A recent segment on Rachel Maddow’s show made similar arguments about these DNS logs. She claims the data comes from respectable people who would never lie about such a thing. She claims it’s been validated by experts. She claims no independent expert has been able to refute it.
This doesn’t change the ground truth. In both Lindell’s and Maddow’s cases, the data is not public, and no independent expert has been able to see it, much less refute or confirm it.
In truth, the Lindell conspiracy-theory is much sillier, it might as well be space aliens. In contrast, in the current story, the DNS logs look reasonable. The public version of those logs was redacted, but there may be more in the original logs that either confirm or refute the story. Experts would need to see all the original data to make an independent assessment.
For five years, these DNS logs haven’t gotten much attention, even in Democrat circles, because the claims here are clearly unsubstantiated. But John Durham’s prosecution of those behind the DNS logs is giving them new credibility. It’s obvious political payback based on a flimsy excuse that the lawyer involved, Michael Sussman, “lied” to FBI agents. This transforms Sussman from a typical scummy political operative into a hero, and thus the important secrets he fought to expose must be true. That’s what makes the above Maddow segment so compelling, it’s about heroes and villains rather than substantiating truth.

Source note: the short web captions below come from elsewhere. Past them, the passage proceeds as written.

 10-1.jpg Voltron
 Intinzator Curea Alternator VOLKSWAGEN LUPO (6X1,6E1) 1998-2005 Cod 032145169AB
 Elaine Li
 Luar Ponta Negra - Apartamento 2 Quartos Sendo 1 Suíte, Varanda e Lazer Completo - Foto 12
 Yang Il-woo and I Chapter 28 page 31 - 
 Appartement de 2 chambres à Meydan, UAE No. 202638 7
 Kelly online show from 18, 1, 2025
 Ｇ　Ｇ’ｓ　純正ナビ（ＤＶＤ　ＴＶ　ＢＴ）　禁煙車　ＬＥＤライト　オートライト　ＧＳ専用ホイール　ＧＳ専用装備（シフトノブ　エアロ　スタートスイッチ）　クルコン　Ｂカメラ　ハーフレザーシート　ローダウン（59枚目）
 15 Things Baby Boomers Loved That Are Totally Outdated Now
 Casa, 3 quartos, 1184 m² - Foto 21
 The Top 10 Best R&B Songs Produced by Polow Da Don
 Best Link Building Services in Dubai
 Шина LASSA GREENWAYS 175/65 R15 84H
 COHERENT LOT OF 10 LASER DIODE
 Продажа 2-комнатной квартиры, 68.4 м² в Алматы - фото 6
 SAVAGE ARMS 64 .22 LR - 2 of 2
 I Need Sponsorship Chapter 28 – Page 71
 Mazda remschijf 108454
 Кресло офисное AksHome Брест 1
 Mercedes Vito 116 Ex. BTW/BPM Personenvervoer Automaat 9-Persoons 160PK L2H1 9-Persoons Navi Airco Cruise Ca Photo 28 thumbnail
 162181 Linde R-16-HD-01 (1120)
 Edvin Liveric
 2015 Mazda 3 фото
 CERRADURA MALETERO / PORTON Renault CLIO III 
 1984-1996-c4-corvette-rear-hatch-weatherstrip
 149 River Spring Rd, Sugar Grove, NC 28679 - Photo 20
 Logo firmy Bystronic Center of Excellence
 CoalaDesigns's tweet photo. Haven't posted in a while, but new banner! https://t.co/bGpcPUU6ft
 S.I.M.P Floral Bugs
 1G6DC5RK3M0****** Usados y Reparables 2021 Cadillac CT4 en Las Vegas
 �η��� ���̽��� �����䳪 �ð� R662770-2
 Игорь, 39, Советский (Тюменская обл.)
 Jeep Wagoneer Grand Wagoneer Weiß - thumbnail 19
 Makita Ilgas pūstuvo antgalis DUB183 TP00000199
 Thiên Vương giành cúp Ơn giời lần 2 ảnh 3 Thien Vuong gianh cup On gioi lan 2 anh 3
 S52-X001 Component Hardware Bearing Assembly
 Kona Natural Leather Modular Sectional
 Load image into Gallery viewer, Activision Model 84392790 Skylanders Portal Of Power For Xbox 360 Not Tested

In summary, the purpose of this blogpost was to describe how we know it’s a conspiracy-theory. Assuming the researchers are honest, the DNS logs do indeed show a clue. But everything after that point is typical conspiracy-theory nonsense. Even if we can’t come up with alternate explanations, those with experience can still confidentially determine it’s unsubstantiated claims requiring a pretty complex conspiracy.
I'm curious why you regard the appointment of Durham as an abuse of the justice system and describe the indictment of Sussman as based on a flimsy excuse. I think the American public benefits from seeing the contra-evidence long-known by the FBI and SCO but which Mueller elected not to actually report on. The Mueller report systematically described every trivial Russian contact with the Trump organization, but chose instead simply to decline to report on facets of the claims they had disproven. That's a record that needs correcting.
Also, collecting information and preparing a report you know to be misleading and providing it to the FBI to instigate an investigation that you then intend to leak to the press seems like a much more appropriate case to charge a 1001 than the palpably flimsy 1001 charge against Papadop.
What explanation can *you* give for the contacts of Alfa with Cendyn/Listrak, then?